:: WHAT YOU ARE ASKED TO DO ::
Summarize the earnings call excerpt below in two sentences.

======== SELECTED EXTRACT

Thanks Tim. As of September 30, 2014 Esperion had approximately $58 million in cash and investment securities and approximately $5 million in debt outstanding under our new credit facility.
As a result of our following offering completed last month, we received net proceeds of approximately $92 million bringing our cash and investment securities balance to nearly $150 million in October.
These proceeds in combination with our quarter ending cash and investment securities balance have provided us with sufficient capital to fund the Phase 3 development program from 1002 and our operations in the 2018.
Our net loss for the nine months ended September 30, 2014 was $26.9 million compared to $16.4 million in the prior year comparative period. The change was primarily related to increases in R&D cost of the advancement of 1002 in the 008 and 009 and 014 studies and increases in public company operating costs.
We currently have approximately 20.4 million shares of common stock outstanding with another 2 million to be issued upon the exercise of options and more. Lastly, I have few final comments for those of you with financial projection models.
As we reported earlier today, EPS for the three months and nine months ended was a loss of $0.64 and $1.75 per share respectively. We expect our R&D cost for the fourth quarter to be approximately $8 million. We expect our G&A cost for the fourth quarter to be approximately $2.5 million.
We estimate that our full year EPS will be a loss of approximately $2.30 per share. And as a result of the closing of our equity offering, we expect to end this year with approximately $140 million in cash and investment securities.
As I mentioned earlier, we expect our current cash and investment securities will be sufficient to fund 1002 through the completion of a Phase 3 program and our operations into 2018. Finally, for those of you looking to head to next year’s projection, we plan to provide financial guidance for the full-year 2015 early next year.
With that, I’ll turn the call back over to Tim..
Thank you, Rick. Before we open the call to your questions, let me just highlight our key milestones for the month ahead. First, by early 2015 we will submit a two-year carcinogenicity reports to FDA. In March, we will report top-line results from the Phase 2b 009, add-on to statin clinical trials.
In Q2 of 2015, we will report top-line results from the Phase 2, 014 clinical trials in patients with hypercholesterolemia and hypertension. We expect to hold our end of Phase 2 meeting with FDA in mid-2015 and we expect to initiate our Phase 3 program for 1002 by Q4 of 2015.

================
======== DATA EXTRACTS

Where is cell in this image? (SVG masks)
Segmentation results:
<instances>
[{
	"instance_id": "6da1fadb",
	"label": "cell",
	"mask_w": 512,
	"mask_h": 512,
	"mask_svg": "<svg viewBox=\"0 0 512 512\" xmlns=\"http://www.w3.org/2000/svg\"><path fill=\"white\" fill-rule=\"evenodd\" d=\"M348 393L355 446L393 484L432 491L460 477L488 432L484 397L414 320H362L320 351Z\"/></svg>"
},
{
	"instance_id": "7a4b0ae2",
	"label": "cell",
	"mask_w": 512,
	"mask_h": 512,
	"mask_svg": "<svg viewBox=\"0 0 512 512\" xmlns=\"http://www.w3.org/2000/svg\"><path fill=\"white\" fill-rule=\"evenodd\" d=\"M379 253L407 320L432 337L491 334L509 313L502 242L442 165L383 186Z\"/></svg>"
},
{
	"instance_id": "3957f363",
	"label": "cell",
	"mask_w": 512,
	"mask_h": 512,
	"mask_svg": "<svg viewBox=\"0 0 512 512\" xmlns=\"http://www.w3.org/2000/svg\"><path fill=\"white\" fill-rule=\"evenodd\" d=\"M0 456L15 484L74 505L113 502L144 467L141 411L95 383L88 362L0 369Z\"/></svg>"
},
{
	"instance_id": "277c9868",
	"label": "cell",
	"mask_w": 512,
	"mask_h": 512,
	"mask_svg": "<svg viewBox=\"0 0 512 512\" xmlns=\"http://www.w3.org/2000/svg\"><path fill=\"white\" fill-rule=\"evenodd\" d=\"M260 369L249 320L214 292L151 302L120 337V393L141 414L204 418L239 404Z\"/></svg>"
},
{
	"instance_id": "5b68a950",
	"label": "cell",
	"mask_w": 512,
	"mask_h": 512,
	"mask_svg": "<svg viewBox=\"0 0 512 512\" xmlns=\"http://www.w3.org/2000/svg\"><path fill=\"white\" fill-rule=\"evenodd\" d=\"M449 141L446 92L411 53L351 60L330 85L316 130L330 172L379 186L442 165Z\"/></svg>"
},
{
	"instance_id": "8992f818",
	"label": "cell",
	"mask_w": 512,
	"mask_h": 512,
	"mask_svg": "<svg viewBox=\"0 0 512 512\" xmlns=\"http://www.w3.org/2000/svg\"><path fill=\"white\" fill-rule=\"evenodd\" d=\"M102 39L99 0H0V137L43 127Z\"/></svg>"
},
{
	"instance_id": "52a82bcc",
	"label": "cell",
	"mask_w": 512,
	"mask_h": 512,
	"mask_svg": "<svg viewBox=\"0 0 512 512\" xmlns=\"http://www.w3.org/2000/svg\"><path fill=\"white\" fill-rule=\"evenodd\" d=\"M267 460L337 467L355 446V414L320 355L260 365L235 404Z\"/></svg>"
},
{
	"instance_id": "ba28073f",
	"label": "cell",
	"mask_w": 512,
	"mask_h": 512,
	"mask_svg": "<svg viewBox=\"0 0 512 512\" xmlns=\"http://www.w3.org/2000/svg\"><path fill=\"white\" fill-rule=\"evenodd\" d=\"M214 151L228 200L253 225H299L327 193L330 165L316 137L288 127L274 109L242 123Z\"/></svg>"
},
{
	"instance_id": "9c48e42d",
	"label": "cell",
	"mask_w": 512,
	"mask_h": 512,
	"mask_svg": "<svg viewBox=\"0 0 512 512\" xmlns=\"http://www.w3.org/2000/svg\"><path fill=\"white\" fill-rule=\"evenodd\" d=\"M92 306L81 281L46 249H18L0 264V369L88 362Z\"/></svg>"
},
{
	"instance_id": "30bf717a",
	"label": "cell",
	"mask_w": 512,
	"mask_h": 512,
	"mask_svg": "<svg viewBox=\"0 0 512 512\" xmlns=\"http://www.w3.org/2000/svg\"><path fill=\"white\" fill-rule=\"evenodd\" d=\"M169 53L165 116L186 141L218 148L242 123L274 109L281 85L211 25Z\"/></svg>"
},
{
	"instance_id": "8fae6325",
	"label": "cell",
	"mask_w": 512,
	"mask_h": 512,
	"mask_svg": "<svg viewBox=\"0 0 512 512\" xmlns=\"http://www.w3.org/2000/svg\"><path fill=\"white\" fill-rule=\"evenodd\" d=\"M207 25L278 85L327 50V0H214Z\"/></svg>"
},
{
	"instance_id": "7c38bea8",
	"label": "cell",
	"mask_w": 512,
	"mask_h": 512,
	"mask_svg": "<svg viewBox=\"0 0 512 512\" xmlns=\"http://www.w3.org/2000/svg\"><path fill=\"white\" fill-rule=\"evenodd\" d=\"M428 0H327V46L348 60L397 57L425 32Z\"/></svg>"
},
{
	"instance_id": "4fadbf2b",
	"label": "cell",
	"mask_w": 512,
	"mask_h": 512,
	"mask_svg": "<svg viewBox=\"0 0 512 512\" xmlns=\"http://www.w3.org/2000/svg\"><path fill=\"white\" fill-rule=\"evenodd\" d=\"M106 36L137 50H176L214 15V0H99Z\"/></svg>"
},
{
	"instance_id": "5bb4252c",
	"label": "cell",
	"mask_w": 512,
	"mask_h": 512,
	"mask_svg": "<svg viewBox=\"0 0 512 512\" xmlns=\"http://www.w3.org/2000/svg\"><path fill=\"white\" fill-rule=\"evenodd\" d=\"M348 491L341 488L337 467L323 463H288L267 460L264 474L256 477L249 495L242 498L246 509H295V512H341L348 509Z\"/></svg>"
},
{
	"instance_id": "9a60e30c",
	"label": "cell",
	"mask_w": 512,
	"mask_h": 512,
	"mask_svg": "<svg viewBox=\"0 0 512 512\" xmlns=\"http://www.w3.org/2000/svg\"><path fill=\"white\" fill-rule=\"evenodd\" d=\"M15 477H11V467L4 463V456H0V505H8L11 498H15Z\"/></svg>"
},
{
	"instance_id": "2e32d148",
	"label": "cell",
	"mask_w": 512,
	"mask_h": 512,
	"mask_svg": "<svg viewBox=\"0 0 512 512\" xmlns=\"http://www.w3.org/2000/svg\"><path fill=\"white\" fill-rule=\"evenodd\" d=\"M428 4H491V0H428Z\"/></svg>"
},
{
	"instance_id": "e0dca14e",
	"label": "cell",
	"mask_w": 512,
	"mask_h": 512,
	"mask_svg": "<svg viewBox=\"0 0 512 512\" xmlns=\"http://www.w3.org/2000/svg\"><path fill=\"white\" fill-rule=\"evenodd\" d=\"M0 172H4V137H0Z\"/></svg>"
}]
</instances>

================

:: EXPECTED ANSWER ::
As of September 30, 2014, Esperion had approximately $58 million in cash and investment securities, and an offering completed last month brought in net proceeds of about $92 million. The company expects this cash to fund 1002 through the completion of a Phase 3 program and its operations into 2018, and it plans to report top-line Phase 2b 009 results in March, report top-line Phase 2 014 results in Q2 of 2015, hold its end of Phase 2 meeting with FDA in mid-2015, and start the Phase 3 program for 1002 by Q4 of 2015.